__Gegeven tekst__
————
De rijksbouwmeester draagt architecten voor bij de bouw van overheidsgebouwen. In deze functie heeft Wytze Patijn niet direct met woningbouw te maken. Hij heeft echter wel een duidelijk standpunt over de toekomst van de volkshuisvesting. Op 1 juli 1995 hield hij ter gelegenheid van de jaarlijkse Dag van de Architectuur een pleidooi om het dichtslibben van de Randstad te voorkomen.
U ZIT HIER in Den Haag onder een dak met minister De Boer. Wat vindt u van de discussie die de minister deze dagen heeft geinitieerd over de toekomst van het Groene Hart?
————
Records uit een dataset
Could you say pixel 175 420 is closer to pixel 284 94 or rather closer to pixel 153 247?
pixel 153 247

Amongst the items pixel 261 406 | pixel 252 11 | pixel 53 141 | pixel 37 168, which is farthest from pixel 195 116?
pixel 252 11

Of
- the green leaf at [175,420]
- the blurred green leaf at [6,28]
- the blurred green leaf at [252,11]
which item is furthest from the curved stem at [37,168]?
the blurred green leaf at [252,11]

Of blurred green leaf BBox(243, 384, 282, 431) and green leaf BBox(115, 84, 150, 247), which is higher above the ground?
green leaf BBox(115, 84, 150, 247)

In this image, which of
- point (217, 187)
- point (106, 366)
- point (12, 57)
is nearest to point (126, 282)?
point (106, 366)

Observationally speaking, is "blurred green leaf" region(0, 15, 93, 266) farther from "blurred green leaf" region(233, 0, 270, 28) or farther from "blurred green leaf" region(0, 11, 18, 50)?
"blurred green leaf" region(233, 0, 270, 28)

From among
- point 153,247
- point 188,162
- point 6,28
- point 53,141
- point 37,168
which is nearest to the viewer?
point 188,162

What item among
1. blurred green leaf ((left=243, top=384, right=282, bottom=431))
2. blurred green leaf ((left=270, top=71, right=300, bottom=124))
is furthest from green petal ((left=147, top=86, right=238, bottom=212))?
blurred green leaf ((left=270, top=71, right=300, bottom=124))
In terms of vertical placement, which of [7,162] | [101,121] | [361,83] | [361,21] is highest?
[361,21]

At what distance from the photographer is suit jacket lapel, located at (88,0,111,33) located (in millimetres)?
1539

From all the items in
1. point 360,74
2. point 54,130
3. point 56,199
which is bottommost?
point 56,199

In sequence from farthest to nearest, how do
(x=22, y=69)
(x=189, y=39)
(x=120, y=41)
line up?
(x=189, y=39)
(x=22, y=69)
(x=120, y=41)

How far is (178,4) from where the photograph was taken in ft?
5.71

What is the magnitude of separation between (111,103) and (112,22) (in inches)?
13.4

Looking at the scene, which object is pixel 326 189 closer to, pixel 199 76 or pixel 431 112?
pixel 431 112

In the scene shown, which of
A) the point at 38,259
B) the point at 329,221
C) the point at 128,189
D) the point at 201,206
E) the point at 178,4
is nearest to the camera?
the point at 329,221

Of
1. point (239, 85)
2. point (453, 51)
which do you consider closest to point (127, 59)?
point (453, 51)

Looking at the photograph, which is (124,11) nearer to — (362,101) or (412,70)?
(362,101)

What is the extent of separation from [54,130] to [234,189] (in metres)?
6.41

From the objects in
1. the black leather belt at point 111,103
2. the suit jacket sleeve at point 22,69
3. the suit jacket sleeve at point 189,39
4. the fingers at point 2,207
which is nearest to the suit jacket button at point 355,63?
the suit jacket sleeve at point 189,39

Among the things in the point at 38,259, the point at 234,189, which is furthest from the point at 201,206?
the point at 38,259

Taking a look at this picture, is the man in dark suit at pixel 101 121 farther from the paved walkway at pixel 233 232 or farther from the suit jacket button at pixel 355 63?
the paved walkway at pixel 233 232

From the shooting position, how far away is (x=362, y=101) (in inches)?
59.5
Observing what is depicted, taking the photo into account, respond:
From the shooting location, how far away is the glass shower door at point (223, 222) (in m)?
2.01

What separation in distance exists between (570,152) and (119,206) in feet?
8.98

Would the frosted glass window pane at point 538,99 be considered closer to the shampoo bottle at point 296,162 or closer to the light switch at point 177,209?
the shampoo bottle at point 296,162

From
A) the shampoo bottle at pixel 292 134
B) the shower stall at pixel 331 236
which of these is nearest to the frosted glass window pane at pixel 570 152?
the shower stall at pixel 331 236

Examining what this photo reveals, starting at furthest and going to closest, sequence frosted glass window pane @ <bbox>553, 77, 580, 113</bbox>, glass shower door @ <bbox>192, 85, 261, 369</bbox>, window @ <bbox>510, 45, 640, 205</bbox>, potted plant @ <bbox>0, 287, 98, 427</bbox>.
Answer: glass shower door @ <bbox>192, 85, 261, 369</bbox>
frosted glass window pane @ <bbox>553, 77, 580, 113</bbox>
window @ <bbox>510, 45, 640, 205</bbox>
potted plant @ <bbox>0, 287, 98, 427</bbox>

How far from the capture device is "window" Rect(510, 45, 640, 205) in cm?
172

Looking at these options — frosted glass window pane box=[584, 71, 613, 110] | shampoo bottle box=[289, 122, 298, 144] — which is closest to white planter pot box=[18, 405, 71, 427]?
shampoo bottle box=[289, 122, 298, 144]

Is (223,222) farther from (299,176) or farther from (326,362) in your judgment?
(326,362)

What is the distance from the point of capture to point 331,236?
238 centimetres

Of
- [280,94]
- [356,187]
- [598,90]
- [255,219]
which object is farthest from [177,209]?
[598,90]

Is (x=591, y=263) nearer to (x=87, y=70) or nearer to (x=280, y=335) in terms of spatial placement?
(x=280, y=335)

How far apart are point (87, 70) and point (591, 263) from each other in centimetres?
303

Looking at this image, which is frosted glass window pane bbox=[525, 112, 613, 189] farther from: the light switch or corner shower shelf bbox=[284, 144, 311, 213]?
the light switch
————
__Opdrachten__
A - Schrijf uit de tekst over de rijksbouwmeester letterlijk het stuk over dat begint bij "U ZIT HIER in" en eindigt bij "het Groene Hart?".
B - Tel hoeveel regels van de records de tekenreeks "walkway" bevatten, waarbij hoofdletters en kleine letters van elkaar verschillen. Geef alleen dat getal.

__Antwoorden per opdracht__
A -
U ZIT HIER in Den Haag onder een dak met minister De Boer. Wat vindt u van de discussie die de minister deze dagen heeft geinitieerd over de toekomst van het Groene Hart?

B - 2